(Saved data entries)
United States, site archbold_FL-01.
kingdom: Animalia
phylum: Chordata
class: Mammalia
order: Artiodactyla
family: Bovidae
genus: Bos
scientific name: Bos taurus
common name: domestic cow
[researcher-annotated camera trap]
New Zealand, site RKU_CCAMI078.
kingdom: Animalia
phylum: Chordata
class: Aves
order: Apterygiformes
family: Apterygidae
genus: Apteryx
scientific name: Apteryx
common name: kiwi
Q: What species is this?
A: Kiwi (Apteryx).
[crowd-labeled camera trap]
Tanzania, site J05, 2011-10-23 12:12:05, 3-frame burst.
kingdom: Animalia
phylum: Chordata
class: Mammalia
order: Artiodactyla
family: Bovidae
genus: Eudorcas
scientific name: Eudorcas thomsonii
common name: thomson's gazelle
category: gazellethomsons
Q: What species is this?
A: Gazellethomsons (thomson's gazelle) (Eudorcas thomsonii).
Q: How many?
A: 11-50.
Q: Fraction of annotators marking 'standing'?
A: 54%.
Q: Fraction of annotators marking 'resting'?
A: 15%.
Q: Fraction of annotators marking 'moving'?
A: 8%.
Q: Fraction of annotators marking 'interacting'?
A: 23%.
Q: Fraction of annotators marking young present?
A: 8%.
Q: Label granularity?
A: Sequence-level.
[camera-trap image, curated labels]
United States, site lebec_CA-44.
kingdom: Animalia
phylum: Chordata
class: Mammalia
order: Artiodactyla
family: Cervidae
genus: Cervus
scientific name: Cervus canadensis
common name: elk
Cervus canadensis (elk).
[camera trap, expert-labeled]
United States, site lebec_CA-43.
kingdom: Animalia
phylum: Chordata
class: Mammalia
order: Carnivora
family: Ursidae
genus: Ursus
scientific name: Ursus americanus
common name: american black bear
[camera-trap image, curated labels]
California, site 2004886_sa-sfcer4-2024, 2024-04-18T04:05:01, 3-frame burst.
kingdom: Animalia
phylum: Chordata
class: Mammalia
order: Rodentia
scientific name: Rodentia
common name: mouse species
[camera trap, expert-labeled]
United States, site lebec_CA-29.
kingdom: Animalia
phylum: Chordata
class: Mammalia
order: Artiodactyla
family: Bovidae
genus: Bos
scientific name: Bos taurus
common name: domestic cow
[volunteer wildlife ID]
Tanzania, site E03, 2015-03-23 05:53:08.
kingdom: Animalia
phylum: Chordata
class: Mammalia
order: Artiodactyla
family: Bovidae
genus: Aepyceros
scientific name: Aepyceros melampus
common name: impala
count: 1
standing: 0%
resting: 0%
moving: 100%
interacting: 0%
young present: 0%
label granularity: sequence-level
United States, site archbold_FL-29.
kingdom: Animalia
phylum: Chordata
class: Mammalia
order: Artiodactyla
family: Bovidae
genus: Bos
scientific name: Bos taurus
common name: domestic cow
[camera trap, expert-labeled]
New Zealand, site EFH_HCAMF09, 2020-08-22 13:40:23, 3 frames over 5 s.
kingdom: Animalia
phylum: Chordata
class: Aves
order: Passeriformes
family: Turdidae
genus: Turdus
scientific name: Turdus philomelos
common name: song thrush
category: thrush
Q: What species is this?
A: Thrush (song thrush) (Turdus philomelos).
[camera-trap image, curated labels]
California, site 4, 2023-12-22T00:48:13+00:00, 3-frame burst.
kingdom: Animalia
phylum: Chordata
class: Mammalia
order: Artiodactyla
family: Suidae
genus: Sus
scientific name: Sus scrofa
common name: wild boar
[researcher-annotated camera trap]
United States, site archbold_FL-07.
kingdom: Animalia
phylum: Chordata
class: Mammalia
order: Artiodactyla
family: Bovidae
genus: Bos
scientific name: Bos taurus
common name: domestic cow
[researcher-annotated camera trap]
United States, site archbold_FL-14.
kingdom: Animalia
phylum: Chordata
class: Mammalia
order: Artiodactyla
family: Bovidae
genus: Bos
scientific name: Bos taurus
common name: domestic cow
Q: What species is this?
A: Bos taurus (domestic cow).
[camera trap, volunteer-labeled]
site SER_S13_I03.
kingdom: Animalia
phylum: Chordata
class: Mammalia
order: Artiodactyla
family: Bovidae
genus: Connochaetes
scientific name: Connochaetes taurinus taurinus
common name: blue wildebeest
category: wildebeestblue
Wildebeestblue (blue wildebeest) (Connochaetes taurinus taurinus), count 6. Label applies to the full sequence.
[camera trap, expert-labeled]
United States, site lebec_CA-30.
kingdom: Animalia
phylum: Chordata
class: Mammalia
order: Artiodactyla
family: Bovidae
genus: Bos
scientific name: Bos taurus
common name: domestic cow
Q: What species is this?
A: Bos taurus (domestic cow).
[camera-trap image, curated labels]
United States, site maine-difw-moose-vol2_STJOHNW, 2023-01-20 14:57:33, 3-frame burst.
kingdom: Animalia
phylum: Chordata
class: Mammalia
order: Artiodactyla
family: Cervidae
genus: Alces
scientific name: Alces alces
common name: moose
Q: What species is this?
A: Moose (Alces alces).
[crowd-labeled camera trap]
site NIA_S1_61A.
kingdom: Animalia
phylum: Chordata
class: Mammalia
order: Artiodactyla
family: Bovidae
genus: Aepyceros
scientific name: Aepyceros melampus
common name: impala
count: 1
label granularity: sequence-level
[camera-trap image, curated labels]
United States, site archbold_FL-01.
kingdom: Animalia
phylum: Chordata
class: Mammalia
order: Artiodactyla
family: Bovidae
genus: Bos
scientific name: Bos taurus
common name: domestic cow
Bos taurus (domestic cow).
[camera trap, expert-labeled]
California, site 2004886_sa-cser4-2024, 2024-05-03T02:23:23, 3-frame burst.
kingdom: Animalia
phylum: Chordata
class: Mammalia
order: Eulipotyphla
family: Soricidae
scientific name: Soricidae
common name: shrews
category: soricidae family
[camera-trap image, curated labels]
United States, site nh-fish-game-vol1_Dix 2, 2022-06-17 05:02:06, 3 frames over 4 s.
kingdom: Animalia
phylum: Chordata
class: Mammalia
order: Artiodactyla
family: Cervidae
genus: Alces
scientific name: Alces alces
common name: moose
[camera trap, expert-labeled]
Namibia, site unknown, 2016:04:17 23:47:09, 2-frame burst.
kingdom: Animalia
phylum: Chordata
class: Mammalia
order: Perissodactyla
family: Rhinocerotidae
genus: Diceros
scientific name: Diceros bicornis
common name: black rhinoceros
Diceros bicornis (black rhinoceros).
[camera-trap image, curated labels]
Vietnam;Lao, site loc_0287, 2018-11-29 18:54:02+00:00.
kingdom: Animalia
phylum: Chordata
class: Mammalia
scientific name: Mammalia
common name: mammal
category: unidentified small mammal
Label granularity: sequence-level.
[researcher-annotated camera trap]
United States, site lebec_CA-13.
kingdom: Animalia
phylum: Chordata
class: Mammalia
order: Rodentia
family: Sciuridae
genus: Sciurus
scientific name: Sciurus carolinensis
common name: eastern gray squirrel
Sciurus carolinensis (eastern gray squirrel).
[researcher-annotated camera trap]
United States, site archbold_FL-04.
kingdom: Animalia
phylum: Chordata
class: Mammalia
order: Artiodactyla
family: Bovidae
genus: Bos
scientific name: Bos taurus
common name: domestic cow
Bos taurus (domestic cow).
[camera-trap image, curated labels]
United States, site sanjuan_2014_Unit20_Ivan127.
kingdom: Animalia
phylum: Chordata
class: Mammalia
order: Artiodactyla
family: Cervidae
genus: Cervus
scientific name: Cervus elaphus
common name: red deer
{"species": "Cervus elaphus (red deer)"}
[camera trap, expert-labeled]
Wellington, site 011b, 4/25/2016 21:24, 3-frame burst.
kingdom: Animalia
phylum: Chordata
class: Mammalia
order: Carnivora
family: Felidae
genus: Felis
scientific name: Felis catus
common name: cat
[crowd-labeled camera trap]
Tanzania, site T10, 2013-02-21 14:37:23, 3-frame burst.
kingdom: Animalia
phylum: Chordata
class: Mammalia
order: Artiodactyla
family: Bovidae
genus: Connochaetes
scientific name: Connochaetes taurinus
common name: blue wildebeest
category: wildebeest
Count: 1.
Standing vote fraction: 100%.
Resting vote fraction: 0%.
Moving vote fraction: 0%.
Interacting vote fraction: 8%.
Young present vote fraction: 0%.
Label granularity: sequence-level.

* **ABOUT THIS TASK**
Please copy the lines above from the line with "United States, site sanjuan_2014_Unit20_Ivan127." up to and including the line with "Moving vote fraction: 0%.", exactly as written and with nothing else.

* **SOLUTION TO THIS EXERCISE**
United States, site sanjuan_2014_Unit20_Ivan127.
kingdom: Animalia
phylum: Chordata
class: Mammalia
order: Artiodactyla
family: Cervidae
genus: Cervus
scientific name: Cervus elaphus
common name: red deer
{"species": "Cervus elaphus (red deer)"}
[camera trap, expert-labeled]
Wellington, site 011b, 4/25/2016 21:24, 3-frame burst.
kingdom: Animalia
phylum: Chordata
class: Mammalia
order: Carnivora
family: Felidae
genus: Felis
scientific name: Felis catus
common name: cat
[crowd-labeled camera trap]
Tanzania, site T10, 2013-02-21 14:37:23, 3-frame burst.
kingdom: Animalia
phylum: Chordata
class: Mammalia
order: Artiodactyla
family: Bovidae
genus: Connochaetes
scientific name: Connochaetes taurinus
common name: blue wildebeest
category: wildebeest
Count: 1.
Standing vote fraction: 100%.
Resting vote fraction: 0%.
Moving vote fraction: 0%.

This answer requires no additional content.